Moreover, retail e-commerce has nearly doubled in the last three years, going to $54 billion in 2018 from $29.8 billion in 2015, figures that have definitely fueled MercadoLibre’s own growth. In 2018, the company sold more than 334 million items, amounting to over $12 billion of gross merchandise volume. Payment transactions on MercadoPago, its payments business unit, increased by 70 percent during 2018, totaling 389 million transactions and $18 billion of total payment volume, the company said.
At the same time, these are nascent numbers: some 400 million people are still without bank accounts or credit histories in the region.

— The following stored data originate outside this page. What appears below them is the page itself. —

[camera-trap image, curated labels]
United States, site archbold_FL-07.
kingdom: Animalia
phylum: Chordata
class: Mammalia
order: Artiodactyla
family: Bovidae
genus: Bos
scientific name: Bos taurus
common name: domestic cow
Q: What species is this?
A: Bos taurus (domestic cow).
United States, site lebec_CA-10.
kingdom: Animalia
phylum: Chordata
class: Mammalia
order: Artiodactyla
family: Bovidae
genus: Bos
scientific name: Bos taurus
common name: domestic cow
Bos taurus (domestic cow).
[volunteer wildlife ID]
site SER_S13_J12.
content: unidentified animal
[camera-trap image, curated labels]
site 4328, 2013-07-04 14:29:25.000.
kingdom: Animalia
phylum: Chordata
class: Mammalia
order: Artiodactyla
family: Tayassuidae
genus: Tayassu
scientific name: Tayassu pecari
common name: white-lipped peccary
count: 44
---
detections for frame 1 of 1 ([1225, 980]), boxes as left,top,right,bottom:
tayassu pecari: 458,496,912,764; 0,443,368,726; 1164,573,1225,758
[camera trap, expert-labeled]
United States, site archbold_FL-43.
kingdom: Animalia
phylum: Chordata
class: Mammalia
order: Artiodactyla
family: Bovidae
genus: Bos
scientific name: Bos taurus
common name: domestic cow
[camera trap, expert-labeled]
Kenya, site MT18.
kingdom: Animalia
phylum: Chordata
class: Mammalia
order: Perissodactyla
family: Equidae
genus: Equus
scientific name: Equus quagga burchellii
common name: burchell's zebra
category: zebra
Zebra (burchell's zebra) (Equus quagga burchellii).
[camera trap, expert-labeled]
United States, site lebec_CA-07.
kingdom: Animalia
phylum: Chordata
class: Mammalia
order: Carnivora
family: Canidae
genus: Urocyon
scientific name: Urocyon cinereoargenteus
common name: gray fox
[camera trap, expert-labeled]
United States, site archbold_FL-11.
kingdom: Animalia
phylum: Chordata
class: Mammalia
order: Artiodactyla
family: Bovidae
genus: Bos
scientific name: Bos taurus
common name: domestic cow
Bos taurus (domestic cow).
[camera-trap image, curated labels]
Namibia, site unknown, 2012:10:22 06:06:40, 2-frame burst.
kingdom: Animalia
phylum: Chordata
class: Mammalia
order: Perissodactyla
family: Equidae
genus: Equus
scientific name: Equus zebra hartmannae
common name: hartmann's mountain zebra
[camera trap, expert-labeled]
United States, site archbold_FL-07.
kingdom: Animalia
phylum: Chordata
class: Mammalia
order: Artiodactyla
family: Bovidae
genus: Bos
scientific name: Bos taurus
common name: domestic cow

In terms of the other big investor being announced in this round, Dragoneer is a legendary and very experienced investor when it comes to interesting opportunities in e-commerce. The company has stakes in other giant regional e-commerce marketplaces like Alibaba and Flipkart; disruptive “gig economy” leaders like Airbnb, Uber, DoorDash and Instacart, as well as a plethora of other huge startup names like Slack and Snap. It seems MercadoLibre is currently the top bet for not only competing against the likes of Amazon, but a range of smaller local players that are also looking to tap into this quickly expanding economy — in other words, the same opportunity SoftBank is chasing, but from the other end of the field.
“Through its investments in FinTech, logistics, and customer experience, MercadoLibre is solidifying its leading market position in e-commerce and digital payments across Latin America, and we believe we are witnessing a major tipping point in the region,” said Marc Stad, founder and managing partner of Dragoneer Investment Group, in a statement.
“We’ve known Marcos and his team for over a decade and are thrilled to partner with them through this high growth and transformative period.” Goldman Sachs is acting as sole financial advisor to MercadoLibre on the PayPal and Dragoneer investments, and Cleary Gottlieb is serving as MercadoLibre’s legal advisor. Goldman Sachs, J.P. Morgan and Morgan Stanley are acting as joint bookrunners on the public equity offering.
As a side note, it’s interesting to consider the approach that MercadoLibre is taking with this round. PayPal’s investment is coming in the form of a purchase of common stock, while Dragoneer’s is coming by way of an affiliate that has agreed to purchase $100 million of Series A perpetual convertible preferred stock, with the rest to be raised publicly. When you consider how Lyft, and likely Uber, and many other very highly valued, high-profile scaled startups are likely also to list publicly, this could end up being a route that we see getting used more often when these companies, which are all still operating at a loss and will need to raise capital, might opt to take, too.